#### Task
Reproduce, word for word, the part of the items that opens with the line containing "What distance from the camera" and closes with the last line of the items, including both of these lines.

# start of Input records

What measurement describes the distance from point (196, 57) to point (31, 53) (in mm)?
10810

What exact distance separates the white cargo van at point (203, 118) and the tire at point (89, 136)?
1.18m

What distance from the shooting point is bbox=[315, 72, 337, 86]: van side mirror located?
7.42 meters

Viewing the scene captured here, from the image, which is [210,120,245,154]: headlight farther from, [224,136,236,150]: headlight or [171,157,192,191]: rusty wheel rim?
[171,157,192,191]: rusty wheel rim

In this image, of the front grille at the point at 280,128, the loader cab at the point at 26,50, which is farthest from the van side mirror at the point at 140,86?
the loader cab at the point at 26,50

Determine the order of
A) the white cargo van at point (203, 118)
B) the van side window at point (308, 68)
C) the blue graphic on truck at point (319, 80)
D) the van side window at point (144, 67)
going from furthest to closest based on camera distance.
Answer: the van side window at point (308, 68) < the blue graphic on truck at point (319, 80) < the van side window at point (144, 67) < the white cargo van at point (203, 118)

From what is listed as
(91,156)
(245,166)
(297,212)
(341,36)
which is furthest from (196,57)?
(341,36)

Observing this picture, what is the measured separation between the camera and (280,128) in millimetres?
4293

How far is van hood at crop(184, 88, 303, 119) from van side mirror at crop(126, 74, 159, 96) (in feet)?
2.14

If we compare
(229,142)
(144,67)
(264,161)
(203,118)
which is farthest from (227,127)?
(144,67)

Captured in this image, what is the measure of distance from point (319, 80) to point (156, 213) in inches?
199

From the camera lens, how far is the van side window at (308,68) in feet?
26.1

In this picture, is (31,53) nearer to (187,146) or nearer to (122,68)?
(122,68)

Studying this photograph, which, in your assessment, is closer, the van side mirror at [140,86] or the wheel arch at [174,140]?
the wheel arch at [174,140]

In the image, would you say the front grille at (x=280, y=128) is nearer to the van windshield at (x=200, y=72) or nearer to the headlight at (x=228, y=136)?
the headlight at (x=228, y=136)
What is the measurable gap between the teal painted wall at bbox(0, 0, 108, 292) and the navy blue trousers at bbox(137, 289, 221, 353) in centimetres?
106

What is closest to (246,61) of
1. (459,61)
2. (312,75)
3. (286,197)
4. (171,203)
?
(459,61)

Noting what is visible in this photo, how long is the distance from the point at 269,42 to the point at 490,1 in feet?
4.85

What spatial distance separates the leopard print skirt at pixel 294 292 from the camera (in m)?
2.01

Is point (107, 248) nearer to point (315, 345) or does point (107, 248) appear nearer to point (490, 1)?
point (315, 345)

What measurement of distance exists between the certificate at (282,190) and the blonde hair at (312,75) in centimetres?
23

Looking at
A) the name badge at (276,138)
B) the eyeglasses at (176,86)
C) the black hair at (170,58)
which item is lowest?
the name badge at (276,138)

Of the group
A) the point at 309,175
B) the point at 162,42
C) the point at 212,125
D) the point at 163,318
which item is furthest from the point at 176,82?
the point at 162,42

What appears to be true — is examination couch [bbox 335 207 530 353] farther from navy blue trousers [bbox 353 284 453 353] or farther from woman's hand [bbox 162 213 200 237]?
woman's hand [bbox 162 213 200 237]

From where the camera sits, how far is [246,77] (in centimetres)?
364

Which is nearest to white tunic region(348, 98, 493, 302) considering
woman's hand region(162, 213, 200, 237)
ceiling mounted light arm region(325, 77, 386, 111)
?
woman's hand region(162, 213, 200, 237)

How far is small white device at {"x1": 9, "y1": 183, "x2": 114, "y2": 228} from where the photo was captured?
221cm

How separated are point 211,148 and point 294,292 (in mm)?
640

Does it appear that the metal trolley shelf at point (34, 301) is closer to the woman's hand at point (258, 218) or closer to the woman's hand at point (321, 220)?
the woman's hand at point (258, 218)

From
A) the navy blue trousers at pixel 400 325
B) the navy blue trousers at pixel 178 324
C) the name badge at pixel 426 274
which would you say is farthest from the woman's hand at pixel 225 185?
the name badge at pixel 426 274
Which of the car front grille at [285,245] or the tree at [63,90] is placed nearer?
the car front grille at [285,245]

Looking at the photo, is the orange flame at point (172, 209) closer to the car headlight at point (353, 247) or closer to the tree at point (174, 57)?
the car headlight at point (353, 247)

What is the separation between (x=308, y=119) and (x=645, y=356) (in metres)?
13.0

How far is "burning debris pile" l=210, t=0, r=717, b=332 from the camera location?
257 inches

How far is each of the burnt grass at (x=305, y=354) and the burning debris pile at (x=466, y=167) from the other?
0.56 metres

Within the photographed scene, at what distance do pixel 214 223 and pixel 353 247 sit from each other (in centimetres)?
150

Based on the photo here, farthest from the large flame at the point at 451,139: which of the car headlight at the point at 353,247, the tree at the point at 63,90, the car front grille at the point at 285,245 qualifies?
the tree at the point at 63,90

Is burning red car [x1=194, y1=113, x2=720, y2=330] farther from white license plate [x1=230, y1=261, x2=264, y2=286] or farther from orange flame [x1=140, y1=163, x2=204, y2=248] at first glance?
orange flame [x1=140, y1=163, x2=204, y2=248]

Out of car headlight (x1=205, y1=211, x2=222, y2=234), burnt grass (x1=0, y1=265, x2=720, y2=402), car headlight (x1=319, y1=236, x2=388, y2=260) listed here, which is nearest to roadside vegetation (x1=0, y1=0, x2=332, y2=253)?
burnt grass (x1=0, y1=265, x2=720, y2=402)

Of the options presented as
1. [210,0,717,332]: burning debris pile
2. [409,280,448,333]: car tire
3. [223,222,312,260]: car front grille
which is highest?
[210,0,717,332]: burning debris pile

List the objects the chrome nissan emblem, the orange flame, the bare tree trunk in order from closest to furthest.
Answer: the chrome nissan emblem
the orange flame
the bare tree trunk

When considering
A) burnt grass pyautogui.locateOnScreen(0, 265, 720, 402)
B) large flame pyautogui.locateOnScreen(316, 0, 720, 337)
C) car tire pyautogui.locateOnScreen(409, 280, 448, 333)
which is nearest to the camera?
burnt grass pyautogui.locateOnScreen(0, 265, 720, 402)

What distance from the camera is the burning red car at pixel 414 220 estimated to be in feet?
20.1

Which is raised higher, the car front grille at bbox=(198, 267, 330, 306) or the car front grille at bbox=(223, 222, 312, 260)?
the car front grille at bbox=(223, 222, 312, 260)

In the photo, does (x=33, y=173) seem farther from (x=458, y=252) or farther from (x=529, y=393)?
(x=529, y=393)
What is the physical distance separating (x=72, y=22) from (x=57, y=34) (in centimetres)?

# end of Input records

#### Written reply
What distance from the camera is the burning red car at pixel 414 220 estimated to be in feet?
20.1

Which is raised higher, the car front grille at bbox=(198, 267, 330, 306) or the car front grille at bbox=(223, 222, 312, 260)?
the car front grille at bbox=(223, 222, 312, 260)

In the photo, does (x=33, y=173) seem farther from (x=458, y=252) or farther from (x=529, y=393)?
(x=529, y=393)
What is the physical distance separating (x=72, y=22) from (x=57, y=34) (in centimetres)?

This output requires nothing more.